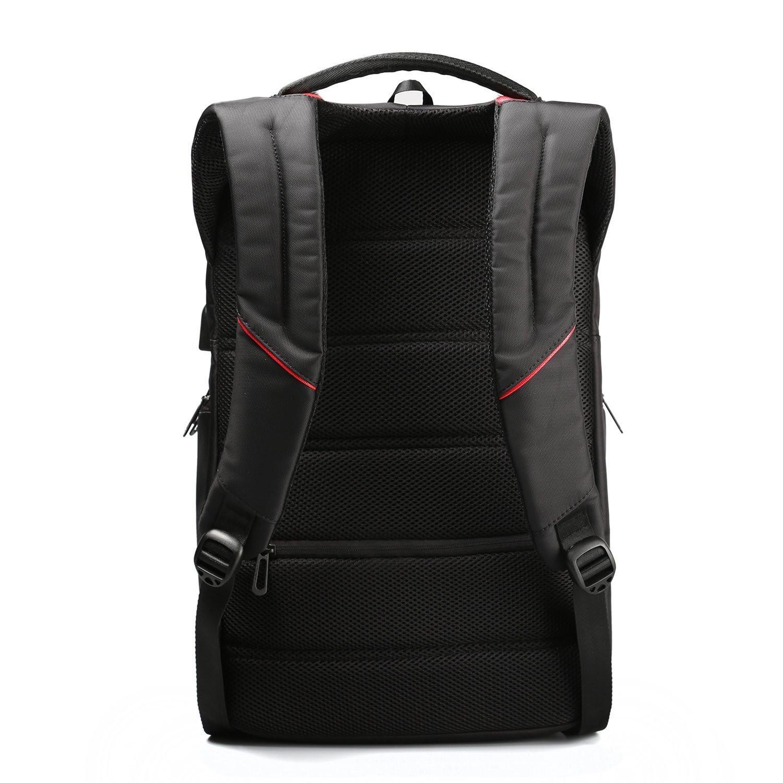 Kingsons Advanced Professional Backpack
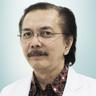 Dr. dr. Erwin Danil Julian, Sp.B(K)Onk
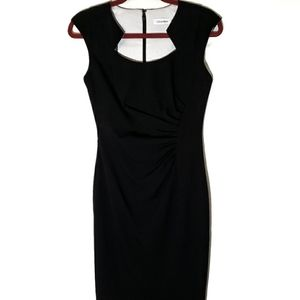Calvin Klein black dress size 2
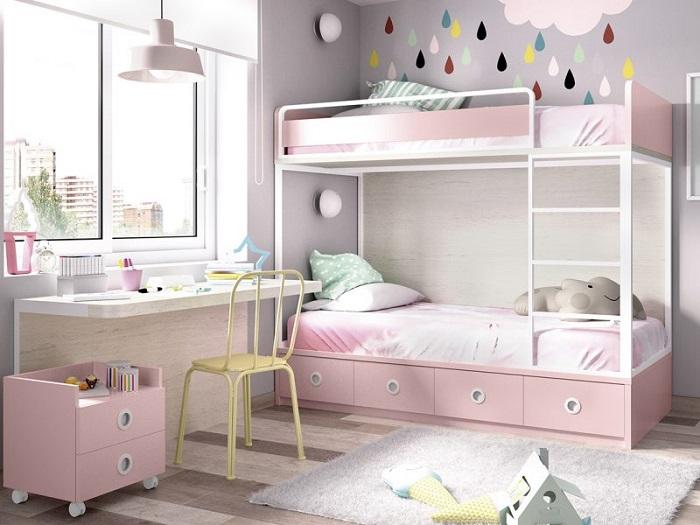 Tổng hợp những mẫu giường tầng cho bé hot-5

▶ _Directions_:
Every line above is to be duplicated exactly; no picture should be carried over.

▶ _Result_:
 Kingsons Advanced Professional Backpack
 Dr. dr. Erwin Danil Julian, Sp.B(K)Onk
Calvin Klein black dress size 2
 Tổng hợp những mẫu giường tầng cho bé hot-5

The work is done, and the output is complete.